* **Collected data**
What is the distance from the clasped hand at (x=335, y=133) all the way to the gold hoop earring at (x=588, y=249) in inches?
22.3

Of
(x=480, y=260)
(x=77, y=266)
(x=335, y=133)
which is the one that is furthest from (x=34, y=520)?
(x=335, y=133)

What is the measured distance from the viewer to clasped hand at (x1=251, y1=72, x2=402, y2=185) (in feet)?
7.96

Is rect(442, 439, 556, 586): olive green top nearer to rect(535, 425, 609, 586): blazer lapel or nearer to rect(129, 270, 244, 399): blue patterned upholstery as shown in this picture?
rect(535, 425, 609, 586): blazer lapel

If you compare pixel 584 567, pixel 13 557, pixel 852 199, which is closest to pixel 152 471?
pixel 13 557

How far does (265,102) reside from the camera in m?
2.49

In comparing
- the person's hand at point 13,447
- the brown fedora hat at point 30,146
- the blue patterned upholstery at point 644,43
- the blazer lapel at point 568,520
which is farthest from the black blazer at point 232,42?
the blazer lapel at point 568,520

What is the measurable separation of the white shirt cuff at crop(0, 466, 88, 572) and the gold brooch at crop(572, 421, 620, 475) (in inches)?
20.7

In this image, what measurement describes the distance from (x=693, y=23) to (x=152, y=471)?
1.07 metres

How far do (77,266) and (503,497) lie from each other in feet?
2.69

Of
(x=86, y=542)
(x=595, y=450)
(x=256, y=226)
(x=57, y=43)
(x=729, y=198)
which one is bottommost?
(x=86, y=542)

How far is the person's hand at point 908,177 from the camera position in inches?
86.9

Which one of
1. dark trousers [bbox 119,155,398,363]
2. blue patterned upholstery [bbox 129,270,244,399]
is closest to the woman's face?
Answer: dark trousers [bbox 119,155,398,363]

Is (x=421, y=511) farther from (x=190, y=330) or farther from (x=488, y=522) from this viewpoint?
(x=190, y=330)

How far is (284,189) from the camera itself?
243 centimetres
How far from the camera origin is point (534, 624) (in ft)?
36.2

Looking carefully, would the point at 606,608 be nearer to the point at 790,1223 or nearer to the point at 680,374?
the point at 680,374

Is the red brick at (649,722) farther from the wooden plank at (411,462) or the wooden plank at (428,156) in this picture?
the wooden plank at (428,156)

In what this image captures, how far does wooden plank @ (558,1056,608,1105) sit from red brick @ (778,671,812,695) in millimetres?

* **Task details**
Output as a JSON list of strings the portion of the listing that opens with the line containing "How far is the" and closes with the line containing "Answer: dark trousers [bbox 119,155,398,363]", one string per line and no blank lines.

* **Task answer**
[
  "How far is the person's hand at point 908,177 from the camera position in inches?",
  "86.9",
  "Which one of",
  "1. dark trousers [bbox 119,155,398,363]",
  "2. blue patterned upholstery [bbox 129,270,244,399]",
  "is closest to the woman's face?",
  "Answer: dark trousers [bbox 119,155,398,363]"
]